**WHAT THIS TASK INVOLVES:** Exclude the pictures and retype the entries as written.

**EXERCISE MATERIALS:**
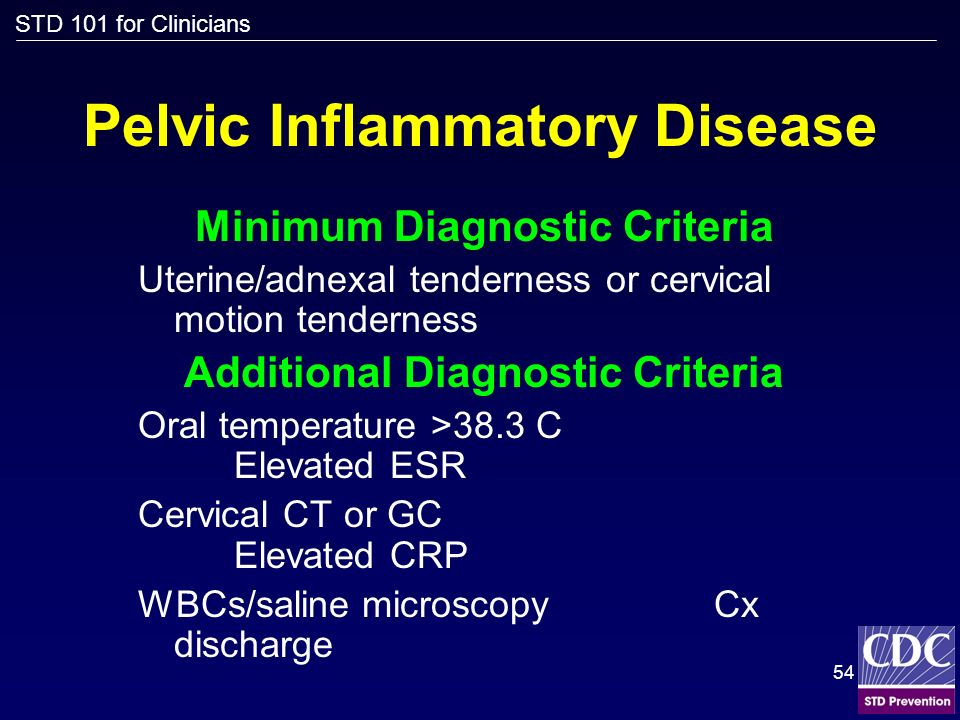 STD 101 for Clinicians

Pelvic Inflammatory Disease

Minimum Diagnostic Criteria

Uterine/adnexal tenderness or cervical motion tenderness

Additional Diagnostic Criteria

Oral temperature >38.3 C
Elevated ESR

Cervical CT or GC
Elevated CRP

WBCs/saline microscopy Cx discharge

54

CDC
STD Prevention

**ANSWER BOX:**
 STD 101 for Clinicians

Pelvic Inflammatory Disease

Minimum Diagnostic Criteria

Uterine/adnexal tenderness or cervical motion tenderness

Additional Diagnostic Criteria

Oral temperature >38.3 C
Elevated ESR

Cervical CT or GC
Elevated CRP

WBCs/saline microscopy Cx discharge

54

CDC
STD Prevention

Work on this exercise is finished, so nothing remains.